Bribery Claim Hangs Over Lawmakers

By Morrison O.G. Sayon

Members of the 53rd National Legislature have been accused of receiving huge bribes from some western companies to ratify certain oil blocks in the country.

A group of concerned citizens who staged a peaceful protest on the ground of the Capitol Building against the sale of additional oil blocks on Tuesday has pointed accusing fingers at the Legislature especially its leaders of receiving bribe from oil giant companies in America and Europe for the ratification of block 7, 16 and 17.

The head of the concerned citizens who stormed the seat of the National Legislature on Tuesday, Mr. Henry P. Costa, appearing on a local radio station yesterday alleged that the President Pro-tempore of the Liberian Senate, Gbenzohngar Findley and House Speaker, Alex Tyler and members of both august body have been offered millions of United Dollars to sell the Liberian people’s oil blocks.

Mr. Costa further alleged that US$120,000 was given to members of the Legislature to ratify a particular oil block, while the House of Representatives took US$1.2 million from government’s coffers to go on a nation-wide tour to hold consultations with those in the various counties. Costa boasted of having substantive evidence to substantiate his allegation against the Legislature.

Mr. Costa and his group of concerned citizens, with anti-government slogans stormed the Capitol Building with their petition to the National Legislature against what they called the planned sale of oil blocks 6,7,16 and 17.

In their petition the citizens noted, “We, a cross section of concerned Liberian citizens, cognizant of the poor and, abusive management of our natural resources, particularly our last extractive frontier; the oil and gas sector, and realizing our conscious duty and responsibility to defend and safeguard our future, and children’s future, do hereby assemble invoking Article 17 of our Constitution to petition our National Legislature not to ratify the planned sale of oil blocks 6, 7, 6 and 11.”

They also warned against future sale of any oil blocks until at such time when the ongoing reform process is completed ensuring significant Liberian participation.

Few hours following the presentation of the petition, Senate Pro-tempore, Findley at a well-attended news conference, accused Presidential hopeful, Benoni Urey of inciting the group to stage the protest at the Capitol Building.

Pro-tempore Findley accused Mr. Urey of supporting the protesters referring to them as paid agents and that Urey was inciting violence in the country. But in their reaction, Costa said Sen. Findley is accumulating wealth at the expense of ordinary Liberians who have no bread on their tables.

Costa said Sen. Findley and his colleagues are mortgaging the country’s resources by ratifying bogus oil deals and other concession agreements for personal aggrandizement while the majority of the citizens live in abject poverty.

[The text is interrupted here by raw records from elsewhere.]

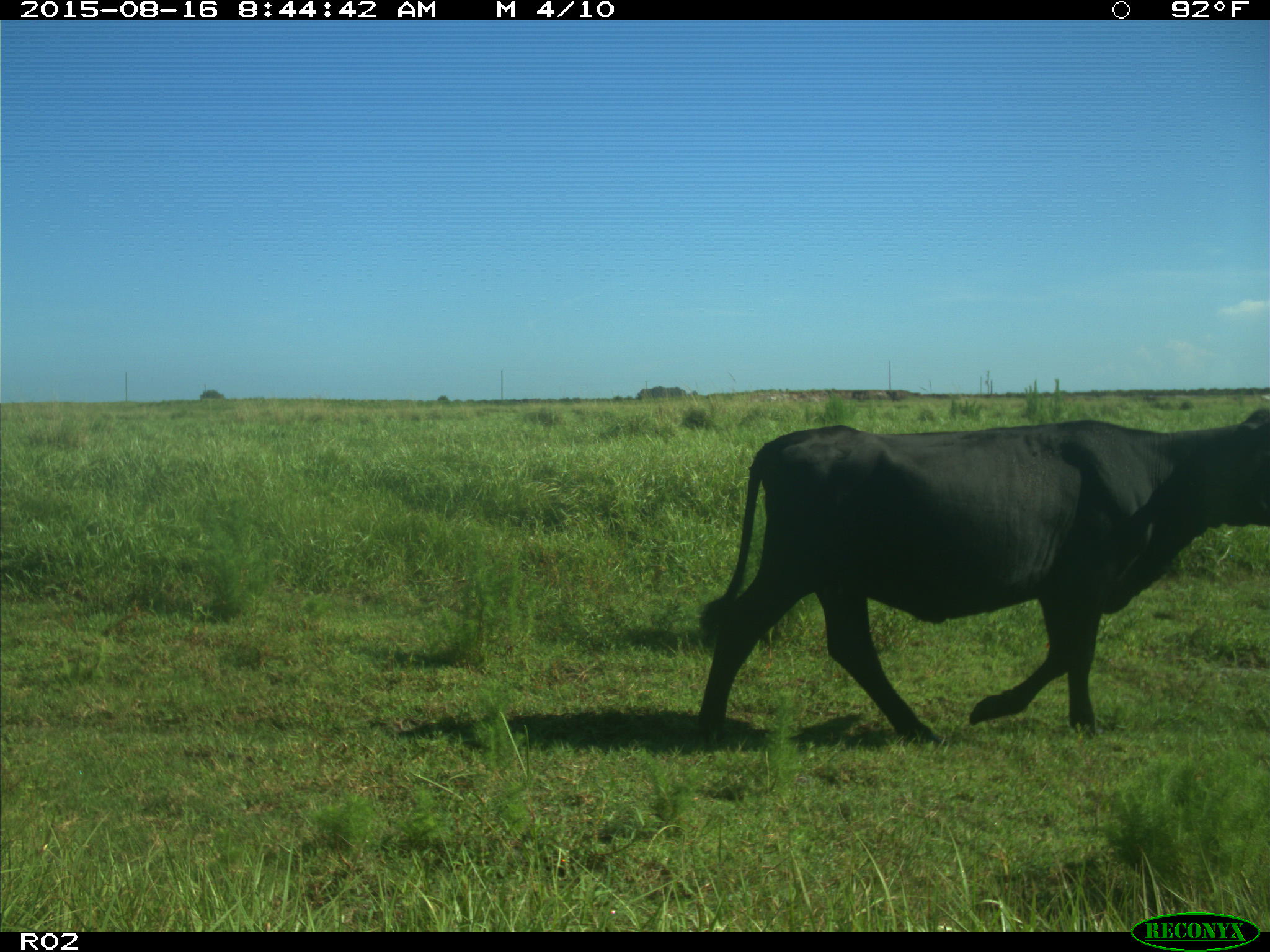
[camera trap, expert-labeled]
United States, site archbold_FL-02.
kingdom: Animalia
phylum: Chordata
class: Mammalia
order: Artiodactyla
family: Bovidae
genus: Bos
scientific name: Bos taurus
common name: domestic cow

“You have not completed the reform process and you are attempting to sell additional oil blocks, and say that we are paid agents? Does Urey have money to pay those responsible people you saw yesterday at the Capitol Building to pay them, or is he dishing out money? We are speaking of our right, the sale of our oil blocks and you describe us as paid agents? Mr. Costa wondered.

He said Sen. Findley is one of the ungrateful Liberians and a coward whose budget at the Legislature amounts to US$1.34 million while his people are suffering. “Yesterday was just the beginning, the next time we will enter their Chambers, sit there and vote with them,” Mr. Costa, in strong words said.

He added that the protest was organized by cautious-minded individuals who were simply invoking Article 17 of the Liberian Constitution and was never paid as claimed by the Grand Bassa County lawmaker.

At the same time, Mr. Costa has taken serious exception to claims by Senate Pro-tempore that the Capitol Building protest was sponsored by Mr. Benoni Urey. Costa said as conscious Liberians they will never be paid by anyone to exercise their constitutional rights.